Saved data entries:
++++++++++++++++++++

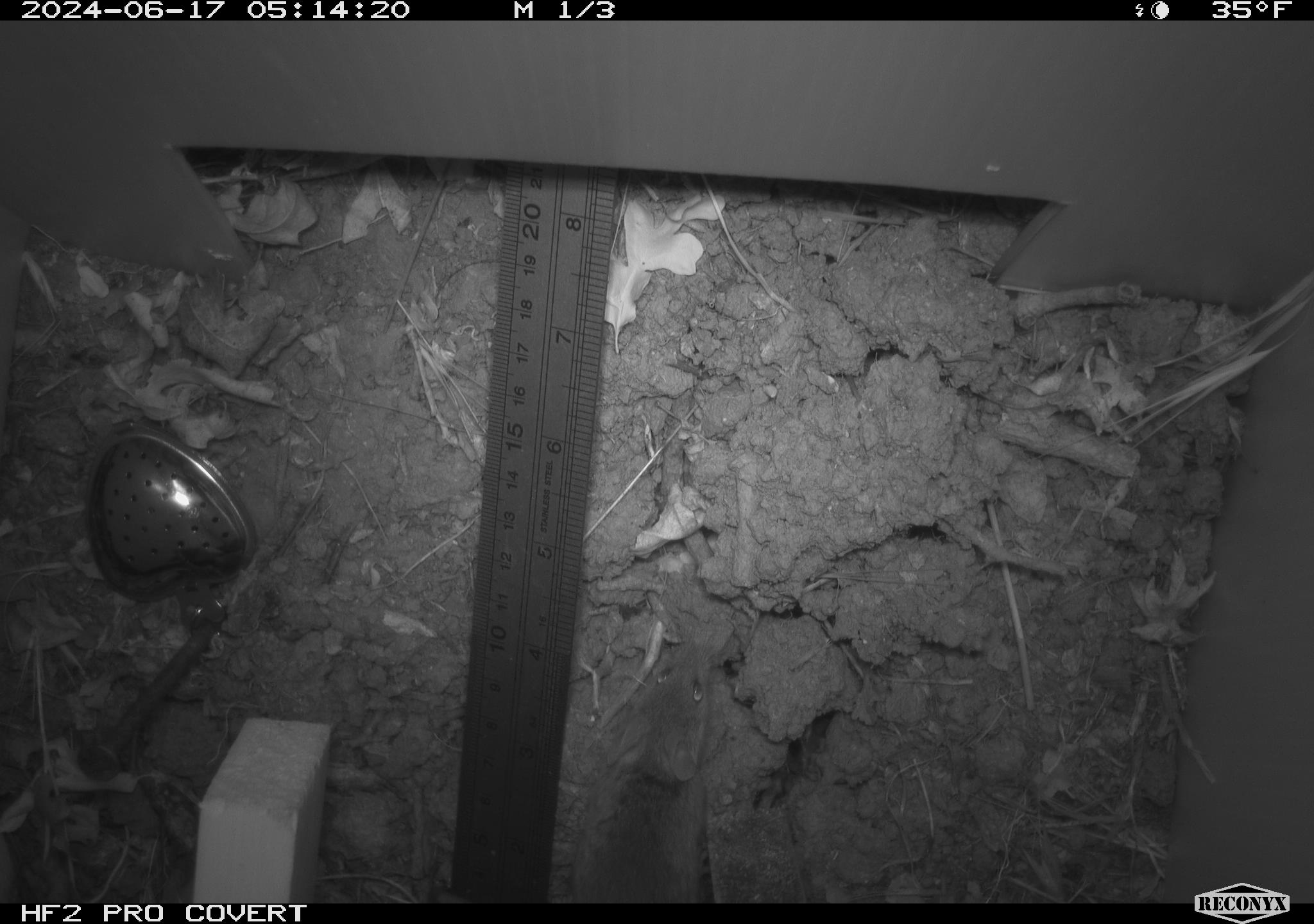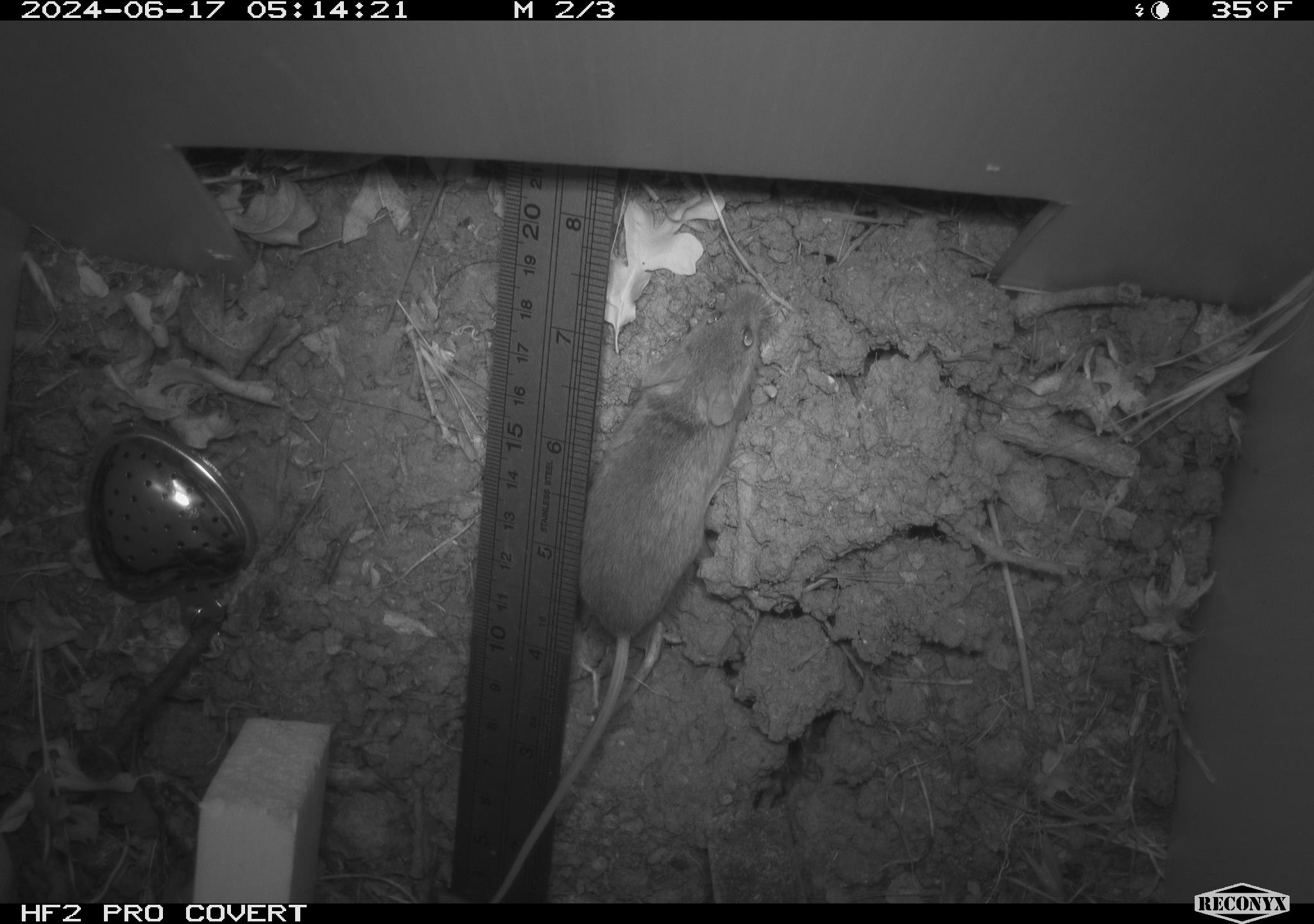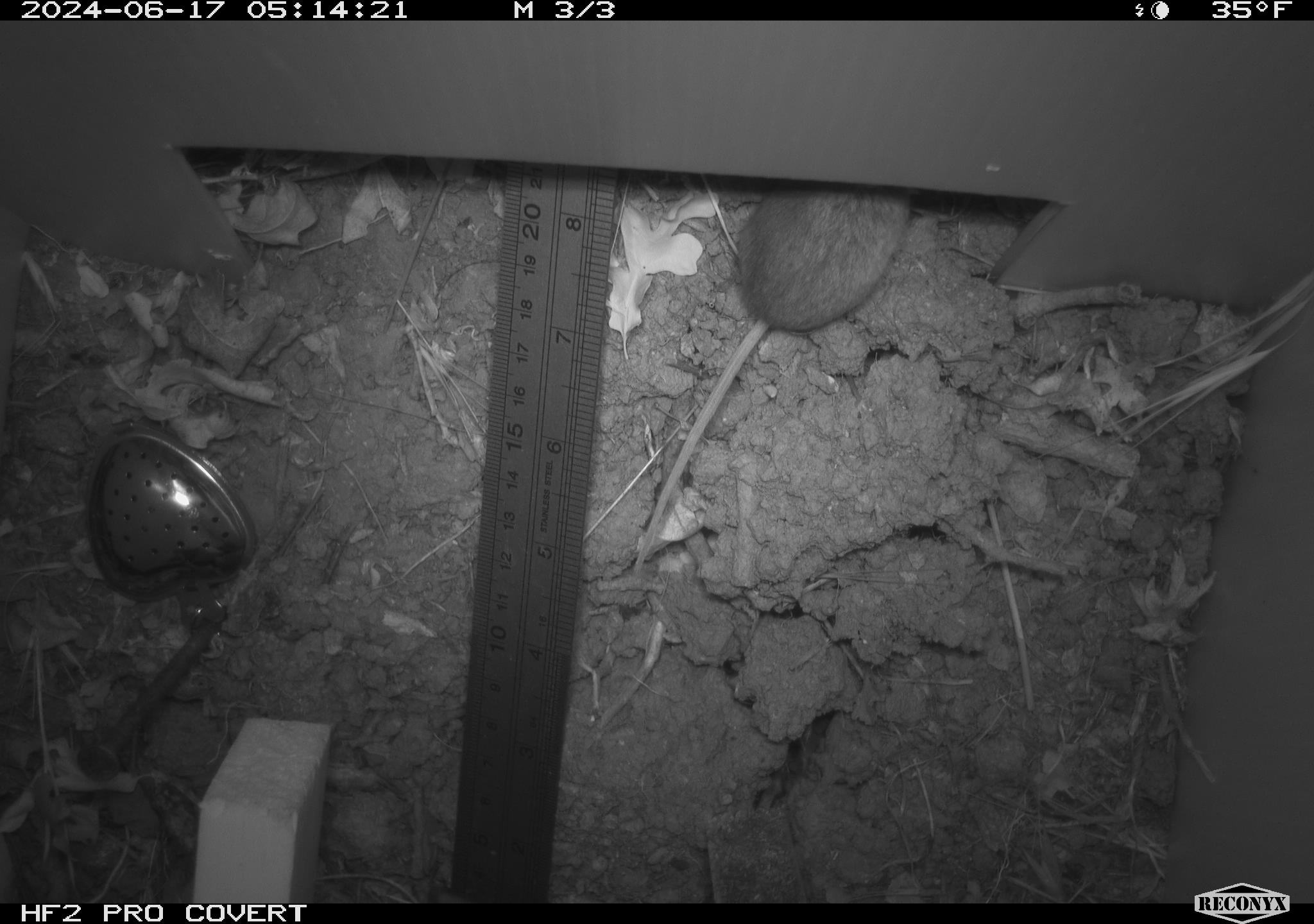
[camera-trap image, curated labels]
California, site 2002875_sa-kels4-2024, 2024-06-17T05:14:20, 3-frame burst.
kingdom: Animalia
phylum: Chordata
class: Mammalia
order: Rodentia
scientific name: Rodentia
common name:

++++++++++++++++++++

## Your objective
What are the lines from the one with "kingdom: Animalia" through the end of the entries? Give them again exactly, both end lines included.

## Answer to this exercise
kingdom: Animalia
phylum: Chordata
class: Mammalia
order: Rodentia
scientific name: Rodentia
common name:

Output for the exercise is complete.